## What is asked
Every line of the material that follows must be printed again exactly.

Records from a dataset

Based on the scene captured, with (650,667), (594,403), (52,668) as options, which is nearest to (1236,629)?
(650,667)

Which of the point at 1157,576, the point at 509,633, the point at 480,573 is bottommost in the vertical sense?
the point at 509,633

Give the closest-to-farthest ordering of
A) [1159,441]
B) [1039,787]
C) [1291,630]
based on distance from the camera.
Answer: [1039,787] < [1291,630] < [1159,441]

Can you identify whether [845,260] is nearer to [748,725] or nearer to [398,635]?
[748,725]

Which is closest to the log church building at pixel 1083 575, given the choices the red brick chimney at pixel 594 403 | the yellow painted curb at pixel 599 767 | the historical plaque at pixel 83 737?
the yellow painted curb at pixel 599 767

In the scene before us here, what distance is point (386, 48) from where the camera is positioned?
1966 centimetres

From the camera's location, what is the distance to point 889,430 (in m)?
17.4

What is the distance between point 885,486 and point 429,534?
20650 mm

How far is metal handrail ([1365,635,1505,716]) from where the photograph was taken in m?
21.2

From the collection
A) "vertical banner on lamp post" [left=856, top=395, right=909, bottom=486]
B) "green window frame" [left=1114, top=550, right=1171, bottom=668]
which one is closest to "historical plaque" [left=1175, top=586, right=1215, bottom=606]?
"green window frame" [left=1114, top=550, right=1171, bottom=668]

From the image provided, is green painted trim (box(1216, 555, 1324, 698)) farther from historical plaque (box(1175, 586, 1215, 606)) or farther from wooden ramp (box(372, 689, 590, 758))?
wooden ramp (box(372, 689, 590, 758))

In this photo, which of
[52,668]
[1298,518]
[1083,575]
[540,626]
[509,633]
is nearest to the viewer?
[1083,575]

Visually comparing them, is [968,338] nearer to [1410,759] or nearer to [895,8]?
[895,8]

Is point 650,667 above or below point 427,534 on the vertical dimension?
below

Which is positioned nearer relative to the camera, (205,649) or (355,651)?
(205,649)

## Correct answer
Based on the scene captured, with (650,667), (594,403), (52,668) as options, which is nearest to (1236,629)?
(650,667)

Which of the point at 1157,576, the point at 509,633, the point at 480,573 is bottommost in the vertical sense?
the point at 509,633

Give the closest-to-farthest ordering of
A) [1159,441]
B) [1039,787]
C) [1291,630]
based on distance from the camera.
Answer: [1039,787] < [1291,630] < [1159,441]

Can you identify whether [845,260] is nearer to [748,725] or nearer to [398,635]?
[748,725]

Which is closest to the log church building at pixel 1083 575, given the choices the red brick chimney at pixel 594 403 | the yellow painted curb at pixel 599 767 | the historical plaque at pixel 83 737?
the yellow painted curb at pixel 599 767

In the scene before us here, what distance is point (386, 48) from where the camera is positioned?
1966 centimetres

From the camera's location, what is the distance to point 889,430 (in m)?
17.4

What is the distance between point 885,486 and point 429,534?
20650 mm

How far is metal handrail ([1365,635,1505,716]) from where the photograph was taken in m?
21.2

From the collection
A) "vertical banner on lamp post" [left=856, top=395, right=909, bottom=486]
B) "green window frame" [left=1114, top=550, right=1171, bottom=668]
which one is closest to "historical plaque" [left=1175, top=586, right=1215, bottom=606]?
"green window frame" [left=1114, top=550, right=1171, bottom=668]

From the image provided, is green painted trim (box(1216, 555, 1324, 698)) farther from historical plaque (box(1175, 586, 1215, 606)) or farther from wooden ramp (box(372, 689, 590, 758))?
wooden ramp (box(372, 689, 590, 758))

In this photo, which of
[52,668]
[1298,518]
[1083,575]
[540,626]
[509,633]
is nearest to the viewer?
[1083,575]

Visually comparing them, is [968,338] nearer to [1410,759] or nearer to [895,8]?
[895,8]

Is point 650,667 above or below point 427,534 on the vertical dimension?
below

Which is positioned nearer relative to the camera, (205,649) or (355,651)?
(205,649)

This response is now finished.